= Beginning of Section =

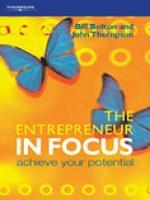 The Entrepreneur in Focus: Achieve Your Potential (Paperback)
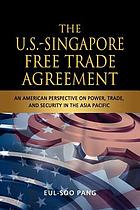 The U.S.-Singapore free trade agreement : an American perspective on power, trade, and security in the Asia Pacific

= End of Section =
= Beginning of Section =

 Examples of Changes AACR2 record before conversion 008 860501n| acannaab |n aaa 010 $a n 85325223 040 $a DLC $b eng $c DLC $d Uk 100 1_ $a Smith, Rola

= End of Section =

§ THE PROBLEM: What belongs in the answer is each line above from the line with "The Entrepreneur in" to the line with "The U.S.-Singapore free", inclusive, reproduced exactly and free of pictures.

§ ANSWER TO THIS PROBLEM:
 The Entrepreneur in Focus: Achieve Your Potential (Paperback)
 The U.S.-Singapore free trade agreement : an American perspective on power, trade, and security in the Asia Pacific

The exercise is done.